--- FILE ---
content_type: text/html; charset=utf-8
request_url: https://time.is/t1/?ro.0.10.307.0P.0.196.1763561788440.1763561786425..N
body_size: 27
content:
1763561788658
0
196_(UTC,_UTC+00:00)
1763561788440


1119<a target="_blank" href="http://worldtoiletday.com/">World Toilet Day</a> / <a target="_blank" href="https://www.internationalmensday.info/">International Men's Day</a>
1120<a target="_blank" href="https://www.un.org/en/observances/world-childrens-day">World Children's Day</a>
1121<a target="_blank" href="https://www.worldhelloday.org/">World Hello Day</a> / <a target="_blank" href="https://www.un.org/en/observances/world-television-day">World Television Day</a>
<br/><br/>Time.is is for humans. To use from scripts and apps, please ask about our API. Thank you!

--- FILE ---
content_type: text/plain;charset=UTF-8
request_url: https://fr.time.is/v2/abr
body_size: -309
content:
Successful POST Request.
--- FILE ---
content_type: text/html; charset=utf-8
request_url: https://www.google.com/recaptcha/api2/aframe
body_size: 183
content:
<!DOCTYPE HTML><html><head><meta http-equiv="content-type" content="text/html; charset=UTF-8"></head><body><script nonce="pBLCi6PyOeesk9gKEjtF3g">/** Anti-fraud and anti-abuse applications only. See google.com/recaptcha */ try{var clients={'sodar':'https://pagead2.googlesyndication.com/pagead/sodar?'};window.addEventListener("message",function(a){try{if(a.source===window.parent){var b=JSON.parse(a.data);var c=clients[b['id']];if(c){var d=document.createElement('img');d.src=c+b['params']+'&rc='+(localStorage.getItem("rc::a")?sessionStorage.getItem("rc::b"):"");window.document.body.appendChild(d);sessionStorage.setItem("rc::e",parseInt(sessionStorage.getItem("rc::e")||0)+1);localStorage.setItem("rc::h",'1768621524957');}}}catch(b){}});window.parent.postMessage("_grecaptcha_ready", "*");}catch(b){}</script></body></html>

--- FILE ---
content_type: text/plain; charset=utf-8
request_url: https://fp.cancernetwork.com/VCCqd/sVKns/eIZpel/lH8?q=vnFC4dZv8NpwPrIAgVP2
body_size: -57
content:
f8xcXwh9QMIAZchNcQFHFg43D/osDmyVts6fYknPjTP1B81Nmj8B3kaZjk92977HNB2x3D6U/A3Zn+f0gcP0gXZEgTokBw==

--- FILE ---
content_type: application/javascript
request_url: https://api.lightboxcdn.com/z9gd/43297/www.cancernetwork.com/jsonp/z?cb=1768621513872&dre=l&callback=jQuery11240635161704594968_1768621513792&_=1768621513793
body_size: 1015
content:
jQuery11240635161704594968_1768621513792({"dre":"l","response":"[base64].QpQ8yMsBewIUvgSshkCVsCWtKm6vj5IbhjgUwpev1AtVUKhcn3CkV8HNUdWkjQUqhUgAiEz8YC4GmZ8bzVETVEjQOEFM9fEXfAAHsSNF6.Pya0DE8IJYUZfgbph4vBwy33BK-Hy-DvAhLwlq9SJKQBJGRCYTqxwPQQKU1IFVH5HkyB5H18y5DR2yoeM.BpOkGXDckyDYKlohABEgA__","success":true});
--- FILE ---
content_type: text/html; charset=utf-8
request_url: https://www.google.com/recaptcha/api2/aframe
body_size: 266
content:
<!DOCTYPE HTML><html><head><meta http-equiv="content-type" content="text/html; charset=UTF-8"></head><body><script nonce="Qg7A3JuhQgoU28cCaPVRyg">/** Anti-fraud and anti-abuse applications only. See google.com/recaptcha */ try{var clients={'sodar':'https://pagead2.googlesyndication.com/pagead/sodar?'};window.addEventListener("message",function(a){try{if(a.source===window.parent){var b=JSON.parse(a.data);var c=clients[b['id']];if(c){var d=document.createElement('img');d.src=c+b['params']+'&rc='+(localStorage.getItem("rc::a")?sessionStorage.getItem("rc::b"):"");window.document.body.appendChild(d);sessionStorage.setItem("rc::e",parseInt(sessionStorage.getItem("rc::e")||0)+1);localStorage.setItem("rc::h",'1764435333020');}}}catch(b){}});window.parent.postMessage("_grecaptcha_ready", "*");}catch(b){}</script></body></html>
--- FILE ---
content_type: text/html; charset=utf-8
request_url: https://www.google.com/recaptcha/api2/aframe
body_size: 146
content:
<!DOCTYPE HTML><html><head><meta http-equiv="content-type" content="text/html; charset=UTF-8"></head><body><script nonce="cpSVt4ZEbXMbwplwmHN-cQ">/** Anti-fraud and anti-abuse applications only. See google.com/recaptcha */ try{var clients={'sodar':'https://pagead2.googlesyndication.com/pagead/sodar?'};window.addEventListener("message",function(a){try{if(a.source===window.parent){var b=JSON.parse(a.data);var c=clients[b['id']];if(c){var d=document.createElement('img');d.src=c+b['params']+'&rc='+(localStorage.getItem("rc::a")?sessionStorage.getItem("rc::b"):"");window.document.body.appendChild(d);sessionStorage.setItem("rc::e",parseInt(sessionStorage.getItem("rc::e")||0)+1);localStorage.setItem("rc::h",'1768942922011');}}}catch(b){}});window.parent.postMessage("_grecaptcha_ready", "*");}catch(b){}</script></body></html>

□ □ □ □

**Aim of the task**
Search the entries for the word "World" and show every line that has it.

**Expected output**
1119<a target="_blank" href="http://worldtoiletday.com/">World Toilet Day</a> / <a target="_blank" href="https://www.internationalmensday.info/">International Men's Day</a>
1120<a target="_blank" href="https://www.un.org/en/observances/world-childrens-day">World Children's Day</a>
1121<a target="_blank" href="https://www.worldhelloday.org/">World Hello Day</a> / <a target="_blank" href="https://www.un.org/en/observances/world-television-day">World Television Day</a>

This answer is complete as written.